We have often been heard to say that Paul's designs "...threw down the gauntlet to the rest of the industry." In the mid '90's his Hop On Top fiberglass and composite sit-on-top designs took the popular kayak concept into a new evolution of the sport.
A naval architect, Paul Cronin is a graduate of one of Maine's prestigious boat design schools - Yacht Design Institute in Castine Maine on the Maine Maritime campus from 1985-87. His east coast background, love and experience with sailing the Atlantic, and engineering expertise, translated into beautiful, fast, touring sit-on-tops with a uniqueness only dreamed about by others in this growing industry.
But then in 1997 veteran kayaker and entrepreneur, Hol Whitney bought Paul's budding company and patent rights. Could the Hop On Top designs hold up in performance as mass produced rotomolded clones?
Hol kept Paul Cronin on as president of the newly named "Heritage Kayaks." The Heritage Shearwater touring kayak showed the competitive possibilities of the sit-on-top when it won first place in the Virginia Beach Paddle For The Bay Race.

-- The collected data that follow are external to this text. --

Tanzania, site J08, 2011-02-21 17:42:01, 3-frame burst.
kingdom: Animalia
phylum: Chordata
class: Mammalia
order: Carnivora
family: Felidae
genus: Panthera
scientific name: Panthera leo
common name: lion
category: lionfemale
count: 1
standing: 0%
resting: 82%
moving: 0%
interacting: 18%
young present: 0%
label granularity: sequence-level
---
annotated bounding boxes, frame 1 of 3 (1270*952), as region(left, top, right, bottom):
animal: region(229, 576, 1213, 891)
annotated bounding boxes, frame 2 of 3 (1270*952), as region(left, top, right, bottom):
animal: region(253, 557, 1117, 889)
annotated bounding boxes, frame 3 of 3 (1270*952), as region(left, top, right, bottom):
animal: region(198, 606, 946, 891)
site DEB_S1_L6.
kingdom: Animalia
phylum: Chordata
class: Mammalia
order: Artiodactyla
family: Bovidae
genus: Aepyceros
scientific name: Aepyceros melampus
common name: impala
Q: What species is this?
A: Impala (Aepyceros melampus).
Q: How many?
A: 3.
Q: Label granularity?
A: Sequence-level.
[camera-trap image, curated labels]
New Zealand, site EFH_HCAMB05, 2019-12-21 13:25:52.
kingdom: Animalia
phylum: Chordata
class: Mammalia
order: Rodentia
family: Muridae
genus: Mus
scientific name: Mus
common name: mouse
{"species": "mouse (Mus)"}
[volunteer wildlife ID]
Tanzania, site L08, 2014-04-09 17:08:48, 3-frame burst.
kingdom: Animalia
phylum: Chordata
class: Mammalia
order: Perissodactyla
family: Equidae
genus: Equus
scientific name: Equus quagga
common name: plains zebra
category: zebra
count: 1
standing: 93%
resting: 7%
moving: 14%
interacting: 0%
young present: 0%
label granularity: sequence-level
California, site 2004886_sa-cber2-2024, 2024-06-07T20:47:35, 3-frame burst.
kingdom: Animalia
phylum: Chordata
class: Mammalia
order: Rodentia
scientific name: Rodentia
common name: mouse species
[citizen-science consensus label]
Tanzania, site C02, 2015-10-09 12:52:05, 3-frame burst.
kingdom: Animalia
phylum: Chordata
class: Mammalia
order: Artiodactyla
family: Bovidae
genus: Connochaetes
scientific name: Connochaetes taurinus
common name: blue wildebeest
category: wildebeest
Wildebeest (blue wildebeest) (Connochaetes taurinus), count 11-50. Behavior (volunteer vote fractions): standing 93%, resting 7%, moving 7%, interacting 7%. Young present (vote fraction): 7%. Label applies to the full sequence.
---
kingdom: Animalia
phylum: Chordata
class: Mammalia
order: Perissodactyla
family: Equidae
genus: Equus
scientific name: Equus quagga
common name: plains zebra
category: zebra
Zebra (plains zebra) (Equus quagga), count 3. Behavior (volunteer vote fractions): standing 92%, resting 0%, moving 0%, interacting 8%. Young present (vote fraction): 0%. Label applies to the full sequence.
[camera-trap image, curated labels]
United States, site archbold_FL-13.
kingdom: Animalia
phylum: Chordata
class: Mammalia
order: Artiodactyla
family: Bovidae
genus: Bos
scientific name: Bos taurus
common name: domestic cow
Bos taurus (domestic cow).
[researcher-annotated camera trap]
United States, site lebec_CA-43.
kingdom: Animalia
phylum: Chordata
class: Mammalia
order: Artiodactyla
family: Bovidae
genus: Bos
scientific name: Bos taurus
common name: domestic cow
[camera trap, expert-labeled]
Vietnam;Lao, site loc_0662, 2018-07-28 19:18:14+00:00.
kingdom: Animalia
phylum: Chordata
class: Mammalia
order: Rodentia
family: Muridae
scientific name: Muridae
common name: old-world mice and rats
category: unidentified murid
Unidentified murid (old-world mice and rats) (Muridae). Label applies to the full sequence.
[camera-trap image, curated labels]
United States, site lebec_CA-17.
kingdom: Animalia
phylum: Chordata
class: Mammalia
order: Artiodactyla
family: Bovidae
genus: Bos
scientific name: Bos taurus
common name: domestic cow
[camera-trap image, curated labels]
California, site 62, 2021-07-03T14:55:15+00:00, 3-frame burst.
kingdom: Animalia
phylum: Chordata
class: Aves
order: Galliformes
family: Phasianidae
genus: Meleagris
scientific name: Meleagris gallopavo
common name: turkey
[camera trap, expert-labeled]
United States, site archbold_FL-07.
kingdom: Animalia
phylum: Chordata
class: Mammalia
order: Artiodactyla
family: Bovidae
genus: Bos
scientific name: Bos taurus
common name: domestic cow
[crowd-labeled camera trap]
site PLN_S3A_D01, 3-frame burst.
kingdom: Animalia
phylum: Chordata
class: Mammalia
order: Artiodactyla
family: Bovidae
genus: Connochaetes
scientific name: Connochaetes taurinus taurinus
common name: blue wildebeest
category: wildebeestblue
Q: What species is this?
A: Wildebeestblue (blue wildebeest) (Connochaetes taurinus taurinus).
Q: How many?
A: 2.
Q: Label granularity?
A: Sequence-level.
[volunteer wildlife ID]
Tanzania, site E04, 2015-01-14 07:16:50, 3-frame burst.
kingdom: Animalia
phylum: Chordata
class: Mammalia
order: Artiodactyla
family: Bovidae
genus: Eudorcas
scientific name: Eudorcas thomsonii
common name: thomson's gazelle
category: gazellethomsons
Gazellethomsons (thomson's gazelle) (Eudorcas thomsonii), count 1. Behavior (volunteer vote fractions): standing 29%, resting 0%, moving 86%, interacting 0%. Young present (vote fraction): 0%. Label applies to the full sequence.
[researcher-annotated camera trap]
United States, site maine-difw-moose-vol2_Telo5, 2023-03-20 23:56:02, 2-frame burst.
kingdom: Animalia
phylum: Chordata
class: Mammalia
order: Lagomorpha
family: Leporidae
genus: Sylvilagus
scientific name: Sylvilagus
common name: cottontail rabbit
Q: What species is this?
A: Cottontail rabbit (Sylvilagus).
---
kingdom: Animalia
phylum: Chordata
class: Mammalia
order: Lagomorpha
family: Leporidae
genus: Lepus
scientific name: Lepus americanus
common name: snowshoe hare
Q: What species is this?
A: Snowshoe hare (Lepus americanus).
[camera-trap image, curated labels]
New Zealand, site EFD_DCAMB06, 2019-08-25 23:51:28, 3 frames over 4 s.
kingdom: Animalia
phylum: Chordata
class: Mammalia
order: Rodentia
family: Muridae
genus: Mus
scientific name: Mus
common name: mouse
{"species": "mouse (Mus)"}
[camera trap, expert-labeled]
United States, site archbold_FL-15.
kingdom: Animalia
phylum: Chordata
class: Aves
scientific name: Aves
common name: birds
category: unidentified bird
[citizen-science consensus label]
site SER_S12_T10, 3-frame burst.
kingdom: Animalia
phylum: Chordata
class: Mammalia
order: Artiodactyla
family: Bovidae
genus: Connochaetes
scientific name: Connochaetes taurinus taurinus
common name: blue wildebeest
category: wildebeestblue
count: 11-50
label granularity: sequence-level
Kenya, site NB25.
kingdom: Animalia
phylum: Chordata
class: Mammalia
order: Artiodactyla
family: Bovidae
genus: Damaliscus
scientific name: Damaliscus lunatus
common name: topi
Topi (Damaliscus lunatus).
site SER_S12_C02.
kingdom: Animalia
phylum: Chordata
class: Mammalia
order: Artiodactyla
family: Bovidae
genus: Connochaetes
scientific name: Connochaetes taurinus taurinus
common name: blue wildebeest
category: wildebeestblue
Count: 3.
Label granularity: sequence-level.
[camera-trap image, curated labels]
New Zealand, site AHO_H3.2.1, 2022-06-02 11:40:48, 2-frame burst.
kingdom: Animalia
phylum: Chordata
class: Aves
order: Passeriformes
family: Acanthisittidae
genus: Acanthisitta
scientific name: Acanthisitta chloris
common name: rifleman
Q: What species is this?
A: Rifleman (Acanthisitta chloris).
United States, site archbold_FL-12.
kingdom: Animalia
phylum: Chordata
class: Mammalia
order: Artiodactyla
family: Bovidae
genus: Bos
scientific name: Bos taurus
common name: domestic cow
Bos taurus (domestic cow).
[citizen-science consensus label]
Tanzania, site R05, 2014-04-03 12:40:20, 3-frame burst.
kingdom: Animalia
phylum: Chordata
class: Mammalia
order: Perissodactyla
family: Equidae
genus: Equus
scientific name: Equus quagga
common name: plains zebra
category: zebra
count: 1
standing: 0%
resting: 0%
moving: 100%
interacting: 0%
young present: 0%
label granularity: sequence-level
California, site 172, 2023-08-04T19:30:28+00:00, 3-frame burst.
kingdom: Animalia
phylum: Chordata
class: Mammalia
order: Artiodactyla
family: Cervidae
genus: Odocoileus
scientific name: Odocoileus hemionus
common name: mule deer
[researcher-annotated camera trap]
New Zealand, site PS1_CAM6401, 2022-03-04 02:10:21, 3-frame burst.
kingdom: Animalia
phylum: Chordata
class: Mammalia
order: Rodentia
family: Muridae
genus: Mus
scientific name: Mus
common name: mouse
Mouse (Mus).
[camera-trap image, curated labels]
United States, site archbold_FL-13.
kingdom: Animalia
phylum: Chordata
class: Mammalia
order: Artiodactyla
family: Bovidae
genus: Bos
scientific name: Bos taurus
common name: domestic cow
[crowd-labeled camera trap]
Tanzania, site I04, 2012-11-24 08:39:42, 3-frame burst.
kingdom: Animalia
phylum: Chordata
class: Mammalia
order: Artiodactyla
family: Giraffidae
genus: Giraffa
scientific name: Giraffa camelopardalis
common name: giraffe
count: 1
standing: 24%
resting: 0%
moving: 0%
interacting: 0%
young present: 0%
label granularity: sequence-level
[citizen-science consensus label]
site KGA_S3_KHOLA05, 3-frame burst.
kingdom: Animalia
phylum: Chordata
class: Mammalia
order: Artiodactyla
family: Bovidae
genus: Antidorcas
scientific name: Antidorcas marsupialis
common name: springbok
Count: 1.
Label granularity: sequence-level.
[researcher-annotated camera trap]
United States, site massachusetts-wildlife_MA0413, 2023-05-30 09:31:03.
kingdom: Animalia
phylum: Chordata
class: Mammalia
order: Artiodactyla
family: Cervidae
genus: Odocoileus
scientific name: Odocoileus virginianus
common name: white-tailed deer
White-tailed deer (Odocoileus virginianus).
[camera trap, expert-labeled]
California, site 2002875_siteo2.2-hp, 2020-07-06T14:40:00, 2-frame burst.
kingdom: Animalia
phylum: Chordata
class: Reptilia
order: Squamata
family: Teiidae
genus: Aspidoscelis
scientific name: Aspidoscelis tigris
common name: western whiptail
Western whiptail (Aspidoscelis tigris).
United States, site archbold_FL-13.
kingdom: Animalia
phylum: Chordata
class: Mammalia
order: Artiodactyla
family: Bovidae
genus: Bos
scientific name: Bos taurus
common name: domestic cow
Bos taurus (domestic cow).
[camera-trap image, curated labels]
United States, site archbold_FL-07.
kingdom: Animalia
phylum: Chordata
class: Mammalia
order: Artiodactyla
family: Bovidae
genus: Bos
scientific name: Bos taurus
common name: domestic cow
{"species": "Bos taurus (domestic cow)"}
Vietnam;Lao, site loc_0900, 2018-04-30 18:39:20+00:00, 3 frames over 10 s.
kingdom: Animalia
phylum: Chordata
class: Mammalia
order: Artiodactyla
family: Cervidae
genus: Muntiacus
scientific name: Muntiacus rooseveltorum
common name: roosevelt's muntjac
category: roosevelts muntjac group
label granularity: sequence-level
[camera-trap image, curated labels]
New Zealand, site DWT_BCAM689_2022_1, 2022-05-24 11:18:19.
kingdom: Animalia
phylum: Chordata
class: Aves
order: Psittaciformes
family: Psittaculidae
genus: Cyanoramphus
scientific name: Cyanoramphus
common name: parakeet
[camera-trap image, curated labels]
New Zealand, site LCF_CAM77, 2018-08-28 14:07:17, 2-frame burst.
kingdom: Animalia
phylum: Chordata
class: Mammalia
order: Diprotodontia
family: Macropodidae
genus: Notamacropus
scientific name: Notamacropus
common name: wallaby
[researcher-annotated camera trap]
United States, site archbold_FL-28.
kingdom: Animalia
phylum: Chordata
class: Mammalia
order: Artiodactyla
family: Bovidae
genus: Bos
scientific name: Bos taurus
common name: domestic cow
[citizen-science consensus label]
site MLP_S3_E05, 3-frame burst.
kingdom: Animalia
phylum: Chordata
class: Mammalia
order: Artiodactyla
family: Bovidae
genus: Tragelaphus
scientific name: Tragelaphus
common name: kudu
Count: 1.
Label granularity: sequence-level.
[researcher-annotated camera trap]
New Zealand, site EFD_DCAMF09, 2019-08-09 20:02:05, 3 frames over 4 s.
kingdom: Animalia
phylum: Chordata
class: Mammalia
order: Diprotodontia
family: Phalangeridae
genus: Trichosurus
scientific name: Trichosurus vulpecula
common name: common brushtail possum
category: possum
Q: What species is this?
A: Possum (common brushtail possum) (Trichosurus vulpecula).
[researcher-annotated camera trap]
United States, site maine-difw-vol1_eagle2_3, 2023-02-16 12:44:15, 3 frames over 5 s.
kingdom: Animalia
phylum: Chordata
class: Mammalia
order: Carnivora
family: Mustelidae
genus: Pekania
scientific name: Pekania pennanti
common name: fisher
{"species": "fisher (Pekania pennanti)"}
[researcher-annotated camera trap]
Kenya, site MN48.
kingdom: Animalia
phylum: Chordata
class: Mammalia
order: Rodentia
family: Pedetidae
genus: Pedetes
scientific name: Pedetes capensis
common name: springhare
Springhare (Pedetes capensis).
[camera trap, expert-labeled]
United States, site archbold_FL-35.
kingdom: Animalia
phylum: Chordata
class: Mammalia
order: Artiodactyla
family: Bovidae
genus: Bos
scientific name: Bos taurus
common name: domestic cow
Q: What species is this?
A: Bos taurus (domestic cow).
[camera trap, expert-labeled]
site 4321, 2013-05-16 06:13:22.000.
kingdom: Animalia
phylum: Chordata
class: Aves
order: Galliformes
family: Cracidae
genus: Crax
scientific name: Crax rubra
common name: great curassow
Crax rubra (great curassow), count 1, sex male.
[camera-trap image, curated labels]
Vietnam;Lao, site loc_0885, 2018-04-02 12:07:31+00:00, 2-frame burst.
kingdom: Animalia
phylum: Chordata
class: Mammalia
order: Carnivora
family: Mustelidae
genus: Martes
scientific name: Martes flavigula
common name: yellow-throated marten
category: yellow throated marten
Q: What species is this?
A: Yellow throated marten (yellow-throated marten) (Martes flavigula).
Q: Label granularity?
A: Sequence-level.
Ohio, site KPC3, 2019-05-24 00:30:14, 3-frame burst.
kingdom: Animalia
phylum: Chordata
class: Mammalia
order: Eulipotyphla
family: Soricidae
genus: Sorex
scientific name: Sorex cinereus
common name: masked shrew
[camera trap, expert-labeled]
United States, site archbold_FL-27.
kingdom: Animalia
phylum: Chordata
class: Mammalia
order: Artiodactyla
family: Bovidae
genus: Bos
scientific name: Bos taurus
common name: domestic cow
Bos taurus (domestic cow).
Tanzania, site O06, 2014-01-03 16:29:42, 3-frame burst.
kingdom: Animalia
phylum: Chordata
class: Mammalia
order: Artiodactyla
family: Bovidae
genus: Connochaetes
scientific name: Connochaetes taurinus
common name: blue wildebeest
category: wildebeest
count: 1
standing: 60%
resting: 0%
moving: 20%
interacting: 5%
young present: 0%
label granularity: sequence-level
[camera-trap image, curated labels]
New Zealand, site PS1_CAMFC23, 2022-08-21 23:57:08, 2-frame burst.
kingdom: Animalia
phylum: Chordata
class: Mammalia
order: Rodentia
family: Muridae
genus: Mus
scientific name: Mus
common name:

So for the first few years more fiberglass and Kevlar designs continued to be hand made on a quality controlled production line under Paul's supervision. The Expedition was added to the fleet: a unique looking, Greenland style kayak.
But production was expensive. The kayaks were priced much higher than their polyethylene counterparts: $2,000 to $3,000 more. Despite the cost, they were selling nation wide, but damages resulting from conventional shipping methods soared.
So the idea of a rotomolded, virtually indestructible version of Paul's designs began to take hold on the company.
Unfortunately for the paddling public in 2001, as the plastic kayaks proved successful, Heritage's board of directors decided to discontinue the fiberglass and composite models all together.
Yes, the polyethylene models may lack the romance of the designer's passion for the sea; but they are wonderfully affordable, hi-tech sit-on-tops, still setting a pace in the industry.
As for Paul, while taking a tour of the Rhode Island facility in the Spring of 2001 with him as our guide, we learned that he was also leaving Heritage.
Paul now devotes his time to the designing of sailing craft and video photography. A long time participant in the AmeriCup Yacht Races, he is still at work with the sea through his company PC Sailing. He also does custom kayak designs for individuals.
Eventually, we were able to secure two of Paul's models for ourselves: a Kevlar Expedition, and the fiberglass Nomad II.
It has never happened, when being out and about with them, or when posting a photo on the website, that we haven't been bombarded with inquiries as to where they can be purchased.
Perhaps someday we'll see these hand made beauties as new productions again, but for now we suggest scouting out the forgotten warehouses of east coast shops and kayak dealers.